PHz-Wide Spectral Interference Through Coherent Plasma-Induced Fission of Higher-Order Solitons

We identify a novel regime of soliton-plasma interactions in which high-intensity ultrashort pulses of intermediate soliton order undergo coherent plasma-induced fission. Experimental results obtained in gas-filled hollow-core photonic crystal fiber are supported by rigorous numerical simulations. In the anomalous dispersion regime, the cumulative blueshift of higher-order input solitons with ionizing intensities results in pulse splitting before the ultimate self-compression point, leading to the generation of robust pulse pairs with PHz bandwidths.

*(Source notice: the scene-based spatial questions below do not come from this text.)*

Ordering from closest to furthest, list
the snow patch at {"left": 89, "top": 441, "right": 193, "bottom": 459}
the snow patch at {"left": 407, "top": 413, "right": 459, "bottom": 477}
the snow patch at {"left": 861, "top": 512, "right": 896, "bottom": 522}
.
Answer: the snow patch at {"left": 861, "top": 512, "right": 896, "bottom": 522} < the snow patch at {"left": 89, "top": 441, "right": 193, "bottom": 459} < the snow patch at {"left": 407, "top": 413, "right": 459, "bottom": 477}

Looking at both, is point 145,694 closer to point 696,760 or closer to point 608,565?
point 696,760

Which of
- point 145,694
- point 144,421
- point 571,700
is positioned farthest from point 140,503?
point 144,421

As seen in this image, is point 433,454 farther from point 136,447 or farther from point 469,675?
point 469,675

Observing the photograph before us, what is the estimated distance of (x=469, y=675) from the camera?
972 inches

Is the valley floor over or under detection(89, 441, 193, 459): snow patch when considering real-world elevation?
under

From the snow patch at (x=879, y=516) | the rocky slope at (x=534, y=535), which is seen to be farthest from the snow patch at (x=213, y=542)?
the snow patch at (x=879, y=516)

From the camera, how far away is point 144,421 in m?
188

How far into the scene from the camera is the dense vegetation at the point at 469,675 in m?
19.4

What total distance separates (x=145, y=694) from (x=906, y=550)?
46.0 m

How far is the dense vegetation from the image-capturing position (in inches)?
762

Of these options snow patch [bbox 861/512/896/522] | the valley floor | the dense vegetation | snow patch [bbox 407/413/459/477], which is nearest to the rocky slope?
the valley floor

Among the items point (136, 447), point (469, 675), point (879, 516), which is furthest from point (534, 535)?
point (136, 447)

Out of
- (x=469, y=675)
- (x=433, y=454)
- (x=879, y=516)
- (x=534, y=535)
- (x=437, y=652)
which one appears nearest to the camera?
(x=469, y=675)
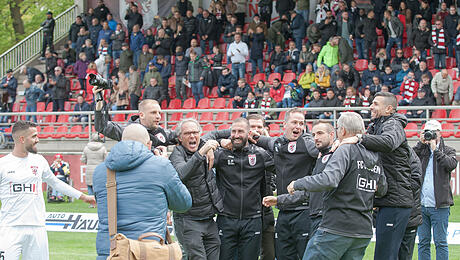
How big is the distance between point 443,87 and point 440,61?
187cm

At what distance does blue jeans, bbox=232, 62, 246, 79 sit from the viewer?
22.0m

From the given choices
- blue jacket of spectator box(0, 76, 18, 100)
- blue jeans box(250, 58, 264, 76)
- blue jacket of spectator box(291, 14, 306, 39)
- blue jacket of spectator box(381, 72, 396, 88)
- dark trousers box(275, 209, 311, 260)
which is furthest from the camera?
blue jacket of spectator box(0, 76, 18, 100)

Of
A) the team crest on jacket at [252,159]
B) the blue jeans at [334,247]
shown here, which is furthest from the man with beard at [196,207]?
the blue jeans at [334,247]

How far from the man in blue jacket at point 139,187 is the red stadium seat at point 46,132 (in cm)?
1667

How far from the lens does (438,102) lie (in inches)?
699

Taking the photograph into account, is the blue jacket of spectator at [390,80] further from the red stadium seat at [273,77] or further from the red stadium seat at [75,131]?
the red stadium seat at [75,131]

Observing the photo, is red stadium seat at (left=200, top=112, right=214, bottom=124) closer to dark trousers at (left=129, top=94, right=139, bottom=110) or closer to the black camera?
dark trousers at (left=129, top=94, right=139, bottom=110)

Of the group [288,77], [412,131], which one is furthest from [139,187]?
[288,77]

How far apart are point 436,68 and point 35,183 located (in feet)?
47.5

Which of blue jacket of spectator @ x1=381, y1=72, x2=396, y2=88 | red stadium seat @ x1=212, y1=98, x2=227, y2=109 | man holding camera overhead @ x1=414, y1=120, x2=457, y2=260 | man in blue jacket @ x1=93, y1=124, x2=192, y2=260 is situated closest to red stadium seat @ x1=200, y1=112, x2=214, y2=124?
red stadium seat @ x1=212, y1=98, x2=227, y2=109

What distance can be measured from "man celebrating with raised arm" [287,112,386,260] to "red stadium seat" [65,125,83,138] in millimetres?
15525

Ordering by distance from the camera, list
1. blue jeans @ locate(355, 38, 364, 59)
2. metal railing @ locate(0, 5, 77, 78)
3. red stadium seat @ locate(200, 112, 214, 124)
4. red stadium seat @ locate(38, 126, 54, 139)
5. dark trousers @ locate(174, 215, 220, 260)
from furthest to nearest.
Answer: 1. metal railing @ locate(0, 5, 77, 78)
2. red stadium seat @ locate(38, 126, 54, 139)
3. blue jeans @ locate(355, 38, 364, 59)
4. red stadium seat @ locate(200, 112, 214, 124)
5. dark trousers @ locate(174, 215, 220, 260)

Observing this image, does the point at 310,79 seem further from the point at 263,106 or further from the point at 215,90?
the point at 215,90

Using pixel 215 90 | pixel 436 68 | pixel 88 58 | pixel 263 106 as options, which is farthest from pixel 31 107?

The novel dynamics closes the gap between plasma-induced adiabatic soliton compression and modulational instability.

Figure 1

(a) Experimental output spectra, measured over an integration time of 5 ms ($>750$ laser shots). Using a conventional Si CCD spectrometer, only the spectral range from 0.27 to 1.54 PHz (1.12 to $0.2\mu \mathrm{m}$) could be measured. Dispersion is anomalous on the low-frequency side of the ZDP (I). A DW is emitted at a phase-matched frequency in the UV (II). Ionization of the filling gas leads to emission of a blueshifted soliton (III), which generates a second DW at lower frequencies (IV). At high input energies, distinct interference fringes are visible across the entire spectrum (V). (b) Output energy and transmission of the fiber (including incoupling losses). (c) Temporal separation of the pulses in a pulse pair corresponding to the spectrum in (a), retrieved via Fourier transform for frequencies above 0.39 PHz. When distinct interference fringes occur in the output spectra [region V in (a)], they have a spectral spacing of $\sim 50\mathrm{THz}$, which corresponds to a temporal separation of $\sim 20\mathrm{fs}$.

Figure 2

Pulse measurement at the output of the fiber via noncollinear second harmonic generation FROG in a $10\text{−}\mu \mathrm{m}$-thick beta-barium-borate crystal. The dispersion in the measurement path was numerically corrected after retrieval of the pulses. Despite the thin crystal, only part of the multioctave-spanning spectra could be measured, but the conclusions drawn from these measurements are representative of a wider spectral range, given that they agree with the independent measurements shown in Fig. 1. (a) Temporal pulse shape before the onset of pulse splitting, with a FWHM duration of 4.6 fs, limited by the bandwidth of the FROG device. (b),(c) Temporal pulse shape in the input energy regime where pulse splitting occurs, Fourier filtered above 0.39 PHz to suppress the residual pump pulse, which did not compress strongly. (d),(e) Measured and retrieved FROG traces corresponding to (c). The FROG trace was retrieved on a $2048\times 2048$ grid, with an error of $G=0.95\%$.

Figure 3

Simulated pulse dynamics for moderate ($5\mu \mathrm{J}$) and high ($13\mu \mathrm{J}$) input energy. The input pulse was measured via FROG. (a),(b) Evolution of the temporal pulse shape with propagation distance. At moderate input energy, the input pulse undergoes clean self-compression (I), whereas at high input energy, it splits into two subpulses (II), which then individually undergo self-compression. (c),(d) Evolution of the ionization rate $\partial \rho (z,t)/\partial t$. It closely follows the temporal pulse shape, but significant values only occur when the pulse is sufficiently intense ($>300\mathrm{MW}$ of power).

Figure 4

Time-frequency analysis (spectrogram) of the $13\mu \mathrm{J}$ pulse shown in Fig. 3, at $z=1.5\mathrm{cm}$ and $z=2.7\mathrm{cm}$ along the fiber, calculated using a 5-fs-long Gaussian gate pulse. (a) The pulse experiences asymmetric spectral broadening towards high frequencies due to ionization at its leading edge. (b) Upon further propagation, the pulse breaks up and two subpulses emerge.